Faith without works is dead, and if your Christian life is more about what you “take” than what you “give”, you might find you’re not the mature Christian you thought you were.

  • Christ came not to be served, but to serve.
  • You are not above your master. Service, and giving of yourself, ought to be characterise your whole life.
  • That’s what a head and a heart for Jesus looks like. So:

Whole-hearted for Jesus (1-4)

There’s one more ‘widow’ reference that Luke has included for us to think about: Read Luke 21:1-4.

The two coins were almost worthless, but were all she had. She could have put just one in, but put both in. Jesus has condemned the religious rulers who abuse the kindness of such women, but now he commends the woman herself for what she’s done.

To do this, she must love and trust God. She’s trusting him to care for her, as his word says he does. And she’s giving everything she is and has. This is exactly what Jesus has been telling you to do for chapter after chapter. Your attachment to the things of this world will keep you from God, reducing your sense of dependence on him. Again, there’s no sin in wealth. Those who have jobs that earn well aren’t doing wrong! But it’s your heart that matters: Are you living and giving for Jesus, or self-indulgence?
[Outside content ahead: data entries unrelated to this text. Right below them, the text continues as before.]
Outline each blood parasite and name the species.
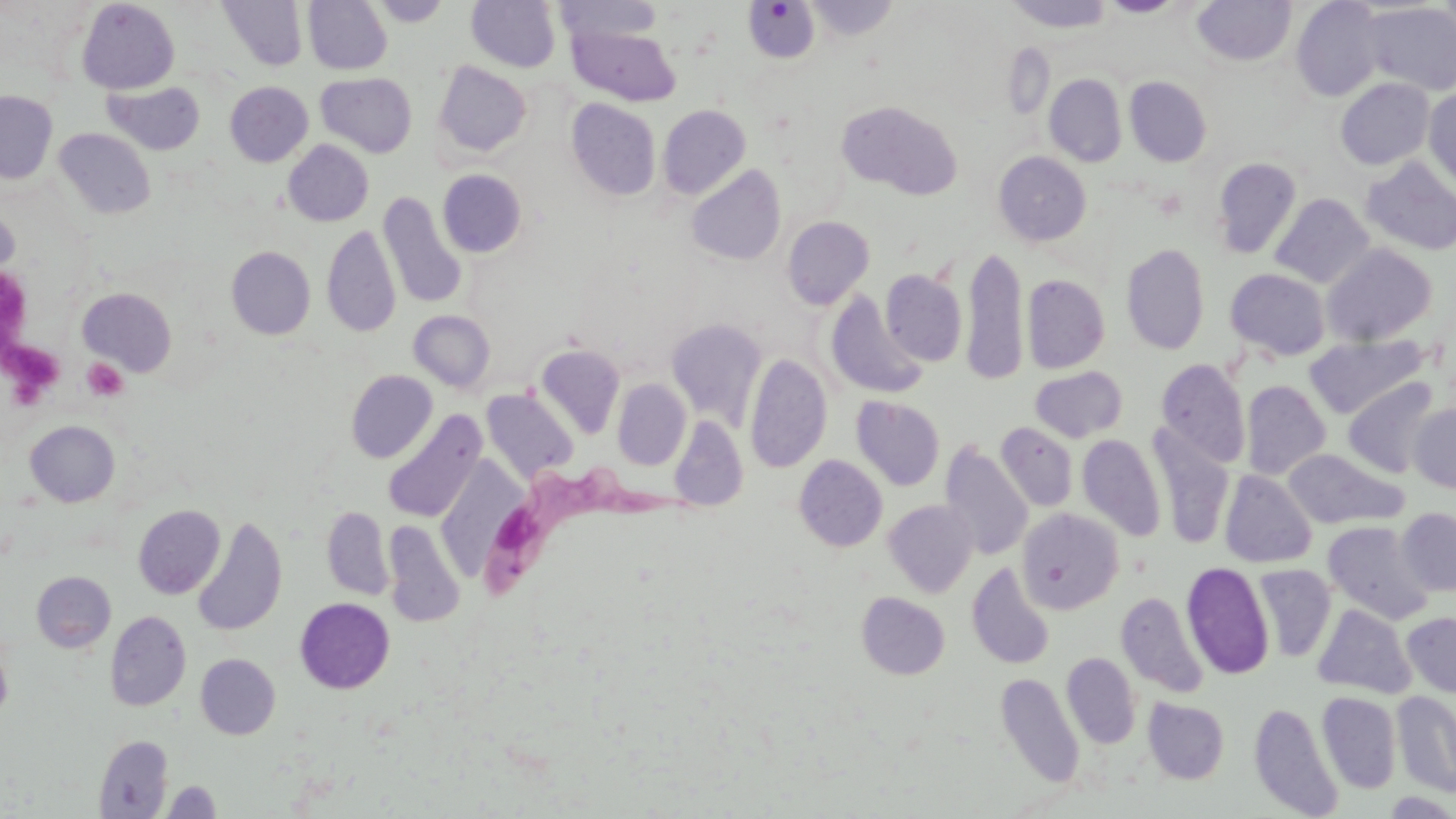
Approximate bounding boxes as (x1,y1)-(x2,y2) corner pairs in pixels.
Trypanosoma brucei: (469,451)-(694,605).
No Plasmodium falciparum, Plasmodium ovale, Plasmodium malariae, Plasmodium vivax, or Babesia divergens observed.

Platelet locations: (1,269)-(36,348), (3,336)-(62,400), (81,358)-(128,402). Uninfected red blood cell locations: (218,0)-(308,72), (303,0)-(392,74), (371,0)-(451,27), (466,0)-(561,73), (1005,0)-(1113,32), (1100,0)-(1185,18), (1192,0)-(1296,66), (1436,0)-(1456,42), (77,1)-(179,93), (555,1)-(663,45), (804,1)-(899,41), (1290,1)-(1384,101), (745,2)-(819,63), (1362,2)-(1456,96), (569,25)-(681,106), (433,61)-(532,158), (316,72)-(417,157), (1045,74)-(1127,167), (1125,76)-(1212,167), (1336,78)-(1434,170), (103,81)-(205,156), (225,81)-(313,167), (1424,87)-(1456,192), (0,91)-(58,184), (565,98)-(661,201), (837,100)-(962,199), (657,105)-(750,199), (54,128)-(156,220), (283,140)-(374,226), (994,151)-(1091,246), (1361,157)-(1456,255), (1211,158)-(1302,260), (686,165)-(786,266), (438,170)-(527,258), (378,191)-(468,308), (1270,193)-(1374,288), (782,216)-(875,310), (322,224)-(401,337), (1121,243)-(1209,354), (1321,243)-(1437,346), (962,244)-(1029,385), (226,246)-(315,339), (1224,268)-(1331,361), (881,269)-(967,366), (1022,274)-(1110,373), (77,288)-(177,376), (825,290)-(927,400), (409,310)-(495,392), (666,318)-(768,430), (1305,335)-(1427,418), (535,344)-(625,440), (745,354)-(831,473), (1156,359)-(1250,468), (1030,366)-(1128,442), (346,370)-(437,463), (1343,377)-(1440,478), (613,379)-(690,470), (1241,380)-(1331,480), (481,389)-(578,485), (851,396)-(945,491), (1409,403)-(1456,493), (383,410)-(486,523), (669,415)-(748,511), (25,420)-(120,507), (995,423)-(1078,512), (1149,426)-(1236,548), (1077,433)-(1166,541), (939,441)-(1033,561), (1282,448)-(1408,530), (794,455)-(887,551), (1220,469)-(1317,568), (884,499)-(978,597), (133,505)-(225,599), (321,506)-(394,600), (1017,508)-(1124,613), (1396,508)-(1456,596), (192,517)-(287,636), (1323,521)-(1434,625), (384,523)-(465,626), (967,562)-(1055,670), (1181,562)-(1275,679), (1254,564)-(1336,662), (32,571)-(116,652), (1116,591)-(1209,698), (856,592)-(950,679), (295,597)-(394,693), (1313,604)-(1416,698), (105,610)-(191,711), (1401,611)-(1456,698), (0,634)-(13,724), (1062,652)-(1140,748), (195,654)-(280,739), (997,676)-(1085,789), (1317,691)-(1401,793), (1392,691)-(1456,797), (1143,697)-(1230,784), (1248,702)-(1343,817), (94,735)-(174,818), (162,780)-(221,817). Slide-level diagnosis: Trypanosoma brucei. Captured at 1000x magnification. May-Grünwald-Giemsa-stained preparation. Thin blood film. Image is 1456×819 pixels. Optical microscopy. Single field of view.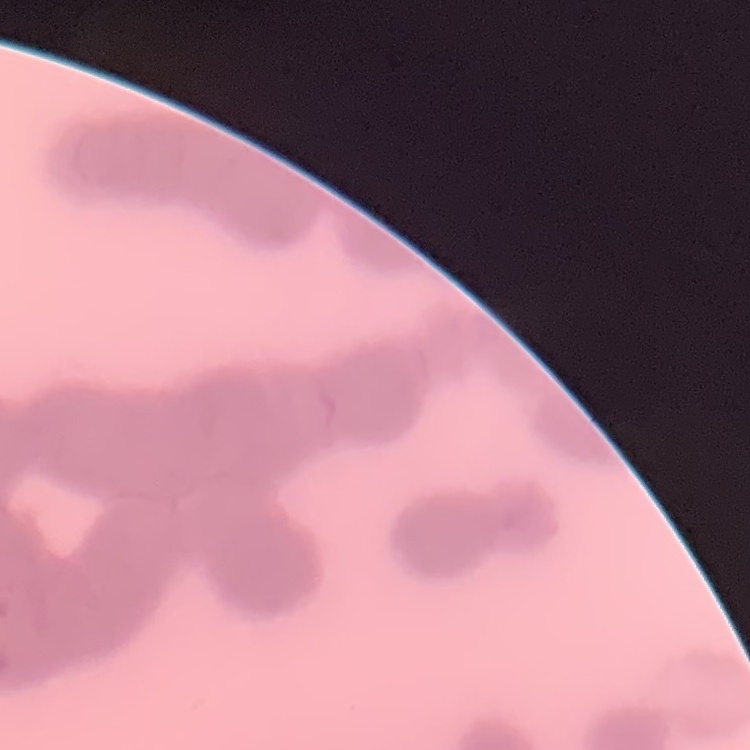
Summary:
  - Red blood cell morphology: rouleaux formation
  - Stain: Field's or Giemsa
  - Image type: one tile cut from a larger photomicrograph
  - Preparation: thin blood smearReport the malaria status of this cell.
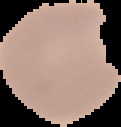

Parasitized.

Summary:
  - Preparation: thin blood film
  - Image size: 121×127 pixels
  - Image type: segmented cell region with the area outside set to black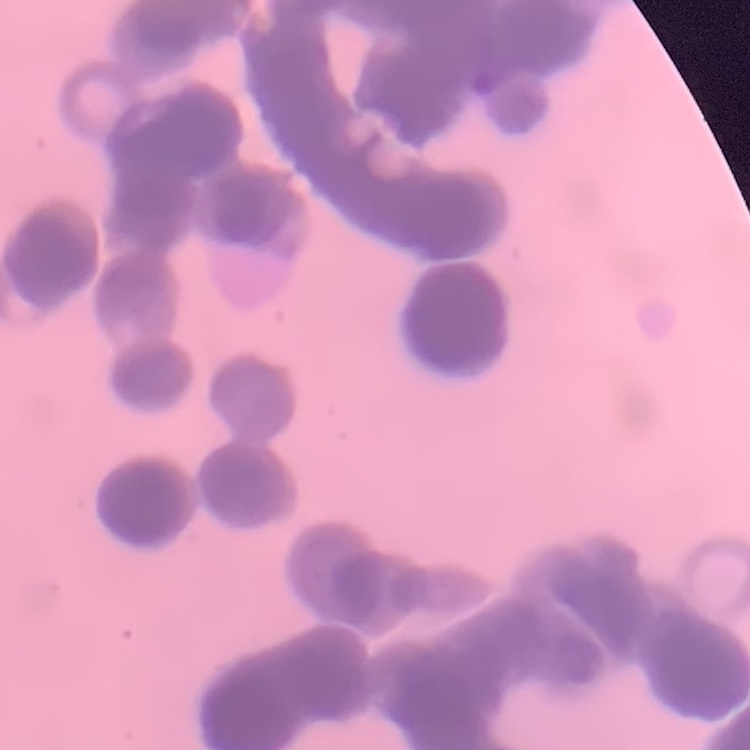
Summary:
  - Red blood cell morphology: rouleaux formation
  - Preparation: thin blood smear
  - Stain: Field's or Giemsa
  - Image type: square crop of a larger photomicrograph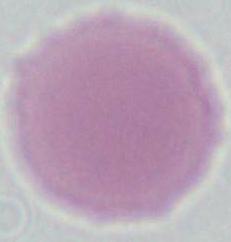
Summary:
  - Modality: photomicrograph
  - Magnification: 1000x
  - Identification: erythrocyte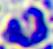
Summary:
  - Magnification: 400x
  - Identification: leukocyte
  - Modality: photomicrograph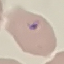
Summary:
  - Malaria status: parasitized
  - Image type: automatically extracted cell patch, resized to 64 × 64 pixels
  - Stain: Giemsa
  - Capture: smartphone through the microscope eyepiece
  - Preparation: thin smear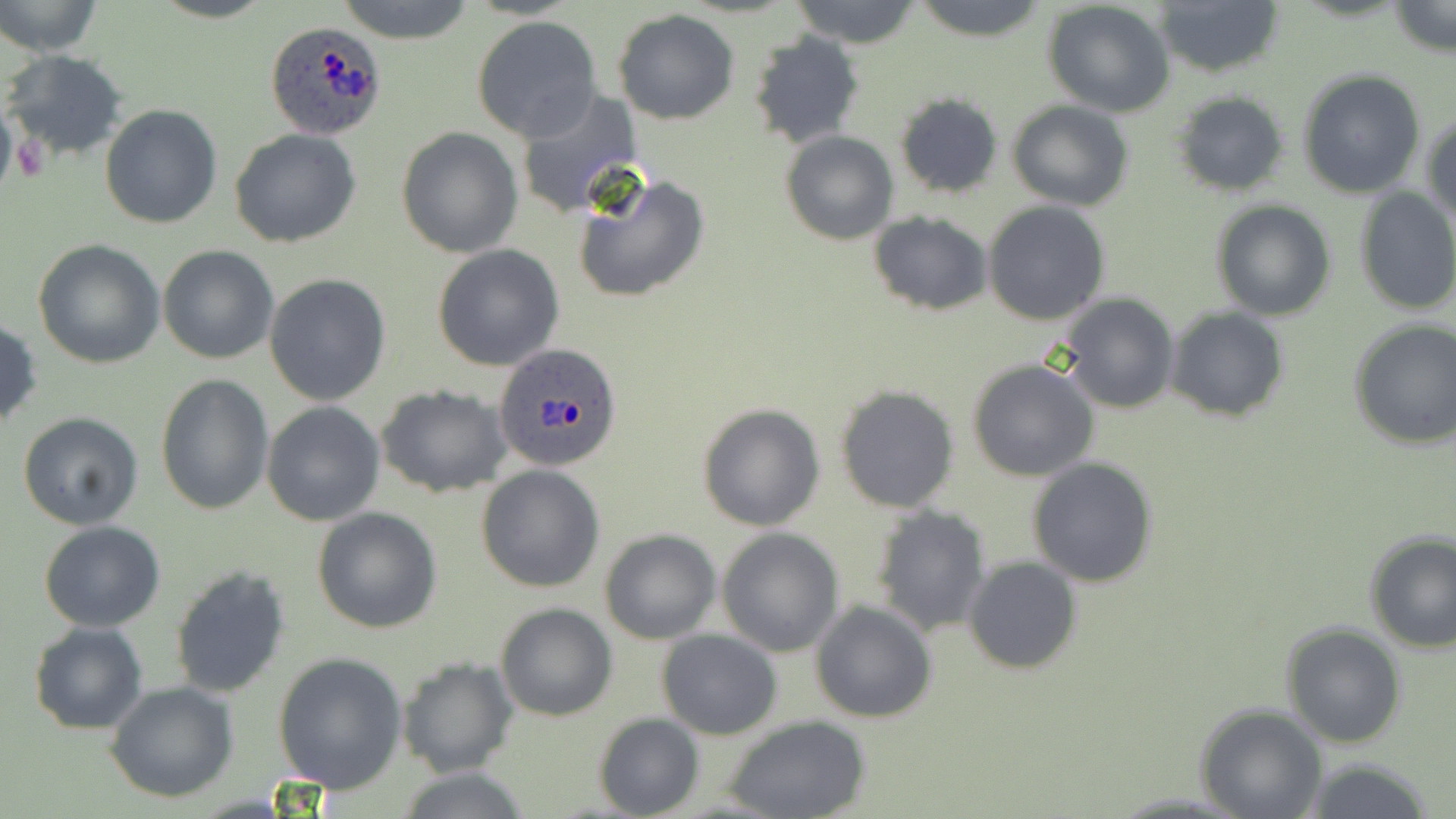
Summary:
  - Coordinate format: approximate bounding boxes as named x1/y1/x2/y2 corners in pixels
  - Uninfected red blood cell locations: (x1=1, y1=0, x2=104, y2=57), (x1=333, y1=0, x2=481, y2=45), (x1=788, y1=0, x2=925, y2=48), (x1=909, y1=0, x2=1050, y2=39), (x1=1153, y1=0, x2=1286, y2=77), (x1=1043, y1=2, x2=1175, y2=117), (x1=1389, y1=2, x2=1453, y2=57), (x1=614, y1=9, x2=739, y2=124), (x1=473, y1=17, x2=602, y2=141), (x1=746, y1=32, x2=866, y2=151), (x1=763, y1=35, x2=882, y2=247), (x1=1, y1=48, x2=130, y2=163), (x1=1297, y1=68, x2=1426, y2=198), (x1=512, y1=90, x2=644, y2=218), (x1=1170, y1=90, x2=1292, y2=197), (x1=895, y1=94, x2=1002, y2=199), (x1=1007, y1=100, x2=1134, y2=210), (x1=100, y1=103, x2=222, y2=229), (x1=1423, y1=109, x2=1456, y2=230), (x1=229, y1=127, x2=362, y2=248), (x1=396, y1=127, x2=522, y2=257), (x1=779, y1=129, x2=899, y2=245), (x1=571, y1=170, x2=713, y2=303), (x1=1354, y1=187, x2=1456, y2=315), (x1=1209, y1=199, x2=1336, y2=322), (x1=983, y1=200, x2=1110, y2=326), (x1=868, y1=210, x2=991, y2=316), (x1=32, y1=239, x2=164, y2=369), (x1=158, y1=244, x2=280, y2=364), (x1=432, y1=246, x2=564, y2=370), (x1=265, y1=273, x2=391, y2=406), (x1=1060, y1=293, x2=1180, y2=413), (x1=1165, y1=307, x2=1289, y2=424), (x1=0, y1=317, x2=43, y2=433), (x1=1347, y1=319, x2=1455, y2=451), (x1=965, y1=357, x2=1099, y2=482), (x1=155, y1=372, x2=274, y2=514), (x1=834, y1=384, x2=960, y2=513), (x1=377, y1=385, x2=512, y2=496), (x1=262, y1=400, x2=385, y2=525), (x1=697, y1=403, x2=825, y2=531), (x1=17, y1=412, x2=144, y2=529), (x1=1026, y1=457, x2=1159, y2=587), (x1=476, y1=464, x2=605, y2=593), (x1=870, y1=504, x2=992, y2=638), (x1=312, y1=507, x2=442, y2=632), (x1=39, y1=521, x2=166, y2=632), (x1=717, y1=528, x2=844, y2=656), (x1=600, y1=529, x2=721, y2=644), (x1=1363, y1=532, x2=1456, y2=654), (x1=964, y1=557, x2=1081, y2=674), (x1=170, y1=565, x2=289, y2=698), (x1=810, y1=599, x2=937, y2=725), (x1=495, y1=602, x2=619, y2=720), (x1=28, y1=622, x2=149, y2=734), (x1=1279, y1=623, x2=1406, y2=749), (x1=657, y1=630, x2=783, y2=740), (x1=69, y1=651, x2=213, y2=782), (x1=273, y1=653, x2=408, y2=794), (x1=396, y1=655, x2=516, y2=780), (x1=105, y1=681, x2=239, y2=803), (x1=1196, y1=705, x2=1327, y2=819), (x1=593, y1=711, x2=703, y2=819), (x1=722, y1=715, x2=872, y2=819), (x1=1293, y1=760, x2=1436, y2=818), (x1=390, y1=768, x2=534, y2=819)
  - Platelet locations: (x1=14, y1=134, x2=51, y2=183)
  - Plasmodium ovale-infected red blood cell locations: (x1=263, y1=19, x2=390, y2=141), (x1=494, y1=343, x2=624, y2=472)
  - Slide-level diagnosis: Plasmodium ovale
  - Image size: 1456×819 pixels
  - Preparation: thin blood smear
  - Stain: May-Grünwald-Giemsa
  - Field of view: one of a larger specimen
  - Magnification: 1000x
  - Modality: light microscopy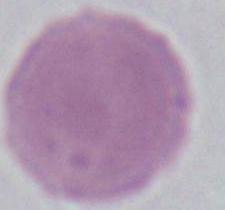
Summary:
  - Magnification: 1000x
  - Identification: erythrocyte
  - Modality: micrographState the preparation type.
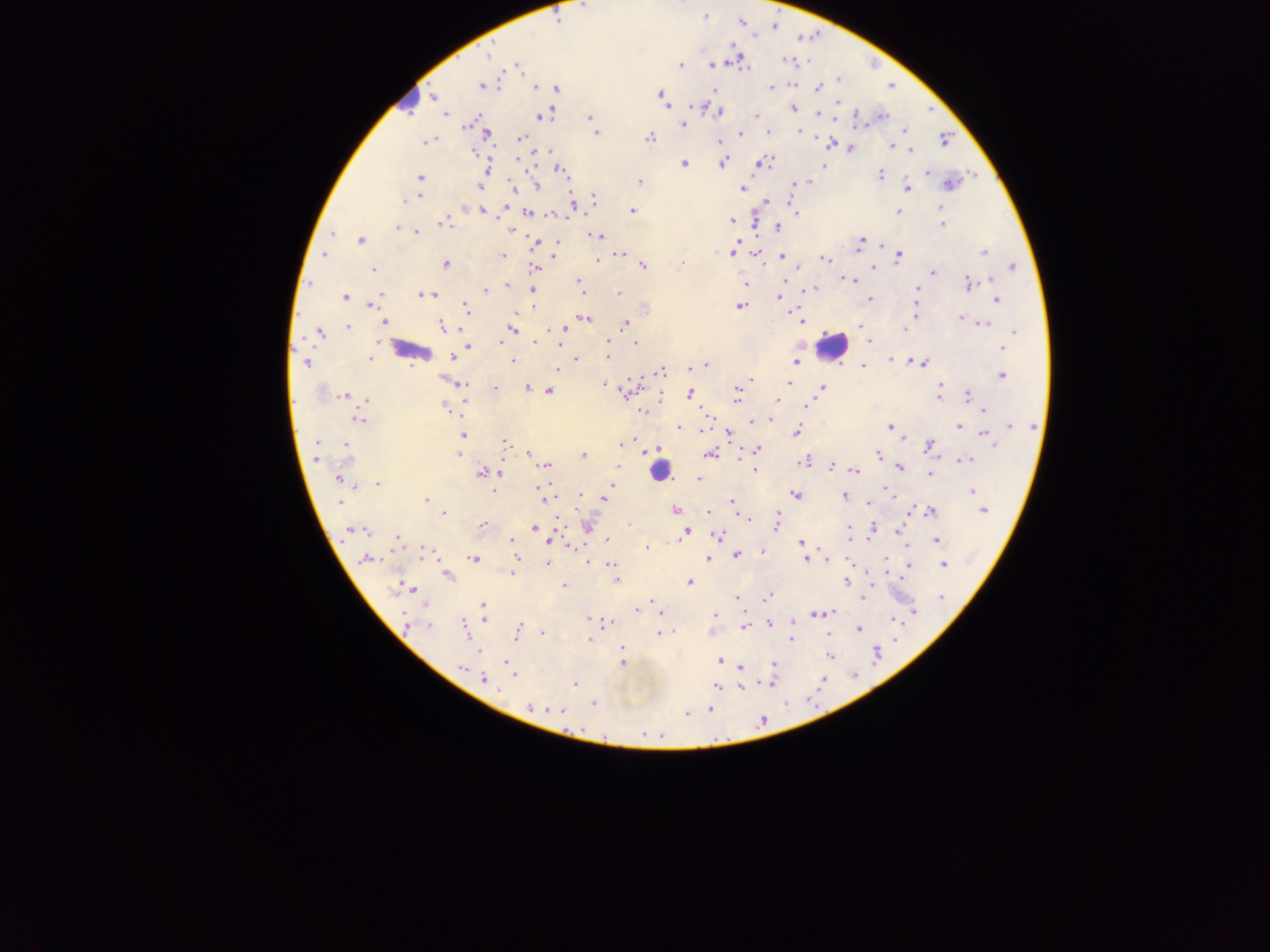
Remember the rich ruler who came to Jesus, and his dismay when Jesus told him he still lacked “one thing”? This poor widow, in all her poverty and brokenness, had the “one thing” that that rich ruler had lacked: She loved God, and trusted her whole life to him. She knew that there is nothing in heaven and earth more to be treasured than a right relationship with God.

The rich were giving their loose change; she gave her everything.

Leftovers?

Do you just give God your leftovers? Pop along to church if there’s nothing else on? Is that all he’s worth to you?

Don’t ever get comfy in your Christian life. Jesus is worth all you are, and you’re called to surrender everything to him. It’s already his. Go with that.

Maybe you feel tired; exhausted; you’ve nothing else to give.

You might feel Jesus is asking too much.

  • Don’t underestimate that widow’s trust, or her blessing.
  • Remember that the Lord chose you; he knows you.
  • Make him your treasure, and the rest will follow.

So what have we seen?

  1. A wrong-headed question, based on false assumptions, will keep the questioner from truth. Listen to Jesus.
  2. Questions about Jesus are good, because those are the questions that will lead you to him, to eternal life.
  3. A wrong-hearted life will often look good to others, but God will reserve you for condemnation and judgment.
  4. But a heart for Christ, forgiven and living in him, will live for him in every aspect of life: Give him your all.